United States Department of Defense (DoD), Department of State (DoS), US Agency for International Development (USAID) inspectors general, as Lead IG agencies, in their report to US Congress for fourth quarter 2018 on Operation Pacific Eagle-Philippines (OPE-P) noted that the Armed Forces of the Philippines (AFP) still relies heavily on US DoD and US contractors for intelligence, surveillance, and reconnaissance (ISR) against ISIS-Philippines.
“One of the primary objectives of OPE-P is to build the AFP’s capability to use ISR in operations against ISIS-P. USSOCPAC (US Special Operations Command Pacific) reported to the DoD OIG this quarter that the AFP had limited ability to collect information on a target and provide that intelligence to a unit on the ground to act on it,” the US agencies said in their report.
They said that the problem was caused by: “First, the AFP lacks ISR assets. Second, the AFP does not have a “Production, Exploitation, and Dissemination cell” capable of synthesizing ISR information and providing it to a decision-making entity. Third, the AFP suffers from an institutional problem, using its limited ISR assets for live tracking of active operations to “provide a semblance of battle tracking for friendly and suspected enemy elements” rather than strategic threat analysis.”
“USSOCPAC stated that because of these challenges, the AFP relies heavily on the DoD and its contractors’ ISR capabilities to identify the locations of suspected enemy activity and provide intelligence products for their use,” says in the report.
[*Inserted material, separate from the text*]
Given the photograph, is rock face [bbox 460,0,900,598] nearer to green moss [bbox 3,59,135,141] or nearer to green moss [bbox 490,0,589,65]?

“USSOCPAC stated that this end-to-end capability would require the AFP-Joint Special Operations Group to have “a tactical level ISR platform, an established Aerial Reconnaissance Unit, a Joint Intelligence Component to assist with intelligence collaboration and analysis, and a fully functioning intelligence staff capable of providing actionable intelligence to the AFP-Joint Special Operations Group commander,” it added.
“USSOCPAC reported that it was working toward this goal by developing the AFP’s collection ability, unmanned aerial ISR operators, intelligence personnel, and coordination with AFP operations cells,” it noted.
“USSOCPAC stated that the AFP lacks the infrastructure necessary for its ground units to communicate effectively with ISR air controllers. In order to improve the AFP’s ISR equipment, USSOCPAC was providing an intelligence training package, “analyst notebook software,” multiple unmanned aerial vehicle systems, tactical command posts, and other equipment to increase command and control, situational awareness, and operational security. Additionally this quarter, the AFP worked toward obtaining cellular applications to enable ground units to obtain data directly from their own ISR assets, according to USSOCPAC.”